Liste des consignes:
1. Répondez aux questions suivantes à partir de la déclaration du Haut-Commissaire :
(a) Dans quelle ville se trouvait le bureau des Nations Unies où s'est tenue la conférence de presse ?
(b) De quelle ville et de quelle date la déclaration est-elle datée ?
(c) Qui le Haut-Commissaire remercie-t-il de l'avoir invité à se rendre dans le pays ?
2. Réécrivez tout le passage de la déclaration du Haut-Commissaire allant de « Déclarations et discours » jusqu'à « facilité ma visite. », en remplaçant « nombreuses » par « multiples ».

Extrait choisi:
-----

Skip to main content

Déclarations et discours Haut-Commissariat aux droits de l’homme

Déclaration du Haut-Commissaire des Nations Unies aux droits de l’homme Volker Türk à la fin de sa mission en Malaisie

04 juin 2024

Volker Türk, Haut-Commissaire des Nations Unies aux droits de l’homme, écoute les questions des journalistes durant une conférence de presse au bureau des Nations Unies à Putrajaya le 4 juin 2024. © Mohd RASFAN/AFP

Kuala Lumpur, le 4 juin 2024

Bonjour, selamat petang et merci d’être des nôtres aujourd’hui.

C’est un plaisir d’être de retour en Malaisie à un moment où les possibilités sont nombreuses, le potentiel énorme et les défis variés dans le domaine des droits humains, que ce soit à l’échelle nationale, régionale ou internationale. Je remercie le Premier Ministre Dato Seri Anwar Ibrahim de m’avoir invité à me rendre dans le pays, ainsi que le Gouvernement pour avoir facilité ma visite.

-----

Extrait des données:
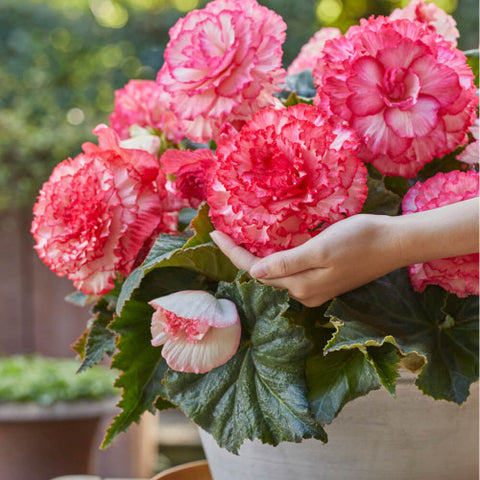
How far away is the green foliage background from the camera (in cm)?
296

-----

Corrigé de l'exercice:
1.
(a) À Putrajaya.
(b) De Kuala Lumpur, le 4 juin 2024.
(c) Le Premier Ministre Dato Seri Anwar Ibrahim.

2.
Déclarations et discours Haut-Commissariat aux droits de l’homme

Déclaration du Haut-Commissaire des Nations Unies aux droits de l’homme Volker Türk à la fin de sa mission en Malaisie

04 juin 2024

Volker Türk, Haut-Commissaire des Nations Unies aux droits de l’homme, écoute les questions des journalistes durant une conférence de presse au bureau des Nations Unies à Putrajaya le 4 juin 2024. © Mohd RASFAN/AFP

Kuala Lumpur, le 4 juin 2024

Bonjour, selamat petang et merci d’être des nôtres aujourd’hui.

C’est un plaisir d’être de retour en Malaisie à un moment où les possibilités sont multiples, le potentiel énorme et les défis variés dans le domaine des droits humains, que ce soit à l’échelle nationale, régionale ou internationale. Je remercie le Premier Ministre Dato Seri Anwar Ibrahim de m’avoir invité à me rendre dans le pays, ainsi que le Gouvernement pour avoir facilité ma visite.